Exercise aim: Output only the stretch of the listing that starts at the line containing "Készítette: Nyugat- magyarországi Egyetem" and ends at the line containing "We are glad", reproduced exactly with both ends.

Given records:
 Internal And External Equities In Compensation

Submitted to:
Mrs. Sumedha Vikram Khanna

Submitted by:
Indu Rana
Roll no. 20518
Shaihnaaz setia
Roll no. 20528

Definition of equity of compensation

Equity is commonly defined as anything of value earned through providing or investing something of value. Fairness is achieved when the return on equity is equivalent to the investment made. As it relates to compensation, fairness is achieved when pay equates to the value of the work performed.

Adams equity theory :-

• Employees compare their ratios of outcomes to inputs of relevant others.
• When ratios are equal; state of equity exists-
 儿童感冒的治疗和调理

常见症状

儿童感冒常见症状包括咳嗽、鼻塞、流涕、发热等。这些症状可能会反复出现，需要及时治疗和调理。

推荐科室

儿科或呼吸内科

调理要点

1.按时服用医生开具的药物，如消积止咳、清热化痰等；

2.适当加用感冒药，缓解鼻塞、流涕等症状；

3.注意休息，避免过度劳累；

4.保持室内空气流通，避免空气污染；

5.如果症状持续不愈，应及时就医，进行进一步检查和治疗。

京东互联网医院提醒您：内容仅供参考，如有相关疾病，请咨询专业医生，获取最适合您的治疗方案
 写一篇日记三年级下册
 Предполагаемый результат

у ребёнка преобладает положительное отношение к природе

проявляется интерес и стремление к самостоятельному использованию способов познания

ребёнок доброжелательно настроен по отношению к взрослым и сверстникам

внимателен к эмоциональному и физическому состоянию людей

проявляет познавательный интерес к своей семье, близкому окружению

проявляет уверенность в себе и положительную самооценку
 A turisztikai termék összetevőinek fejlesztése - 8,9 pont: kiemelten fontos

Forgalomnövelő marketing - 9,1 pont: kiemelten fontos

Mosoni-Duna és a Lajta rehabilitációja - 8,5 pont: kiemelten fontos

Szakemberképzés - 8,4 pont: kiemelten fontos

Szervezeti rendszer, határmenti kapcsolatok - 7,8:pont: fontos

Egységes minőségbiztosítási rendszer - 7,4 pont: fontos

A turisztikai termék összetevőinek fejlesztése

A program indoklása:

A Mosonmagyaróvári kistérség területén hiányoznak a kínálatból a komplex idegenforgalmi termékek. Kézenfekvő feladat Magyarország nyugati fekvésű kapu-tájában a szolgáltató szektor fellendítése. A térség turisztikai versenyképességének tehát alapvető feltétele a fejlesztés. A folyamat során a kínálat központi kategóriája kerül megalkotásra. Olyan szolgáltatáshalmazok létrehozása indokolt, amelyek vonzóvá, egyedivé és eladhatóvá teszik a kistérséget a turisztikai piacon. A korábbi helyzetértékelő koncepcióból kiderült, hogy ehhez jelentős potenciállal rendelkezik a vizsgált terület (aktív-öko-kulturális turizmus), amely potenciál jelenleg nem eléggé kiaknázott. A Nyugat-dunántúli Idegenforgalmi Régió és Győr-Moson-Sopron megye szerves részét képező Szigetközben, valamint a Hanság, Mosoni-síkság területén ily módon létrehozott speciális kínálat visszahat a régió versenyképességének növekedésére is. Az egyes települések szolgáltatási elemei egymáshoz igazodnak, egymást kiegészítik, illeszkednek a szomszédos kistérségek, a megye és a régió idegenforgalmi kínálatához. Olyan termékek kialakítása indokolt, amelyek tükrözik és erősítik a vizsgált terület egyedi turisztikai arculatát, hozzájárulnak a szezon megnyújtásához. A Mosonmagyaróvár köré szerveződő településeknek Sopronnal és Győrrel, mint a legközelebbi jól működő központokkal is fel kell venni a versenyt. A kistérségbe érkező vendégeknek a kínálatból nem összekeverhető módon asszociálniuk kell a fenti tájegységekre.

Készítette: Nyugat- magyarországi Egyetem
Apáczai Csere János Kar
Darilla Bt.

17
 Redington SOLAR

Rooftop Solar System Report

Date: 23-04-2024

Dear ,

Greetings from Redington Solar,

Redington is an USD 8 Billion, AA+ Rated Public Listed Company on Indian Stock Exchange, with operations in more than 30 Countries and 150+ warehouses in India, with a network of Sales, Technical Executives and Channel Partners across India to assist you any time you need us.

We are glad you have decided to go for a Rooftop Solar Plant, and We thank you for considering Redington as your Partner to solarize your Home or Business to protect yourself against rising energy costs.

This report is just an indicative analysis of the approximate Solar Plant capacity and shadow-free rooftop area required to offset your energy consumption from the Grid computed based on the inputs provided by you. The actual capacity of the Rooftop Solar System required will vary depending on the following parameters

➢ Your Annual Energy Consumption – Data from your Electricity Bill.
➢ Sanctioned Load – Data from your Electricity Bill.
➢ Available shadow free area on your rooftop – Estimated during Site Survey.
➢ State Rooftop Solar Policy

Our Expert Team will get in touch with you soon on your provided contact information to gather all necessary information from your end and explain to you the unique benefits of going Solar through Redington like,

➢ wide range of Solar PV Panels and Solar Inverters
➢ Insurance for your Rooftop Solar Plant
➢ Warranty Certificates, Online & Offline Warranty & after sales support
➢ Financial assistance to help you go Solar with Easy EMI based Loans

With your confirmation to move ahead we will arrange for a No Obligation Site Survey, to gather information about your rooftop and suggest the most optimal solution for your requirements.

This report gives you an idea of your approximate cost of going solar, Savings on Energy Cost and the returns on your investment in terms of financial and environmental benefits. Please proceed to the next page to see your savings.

Task output:
Készítette: Nyugat- magyarországi Egyetem
Apáczai Csere János Kar
Darilla Bt.

17
 Redington SOLAR

Rooftop Solar System Report

Date: 23-04-2024

Dear ,

Greetings from Redington Solar,

Redington is an USD 8 Billion, AA+ Rated Public Listed Company on Indian Stock Exchange, with operations in more than 30 Countries and 150+ warehouses in India, with a network of Sales, Technical Executives and Channel Partners across India to assist you any time you need us.

We are glad you have decided to go for a Rooftop Solar Plant, and We thank you for considering Redington as your Partner to solarize your Home or Business to protect yourself against rising energy costs.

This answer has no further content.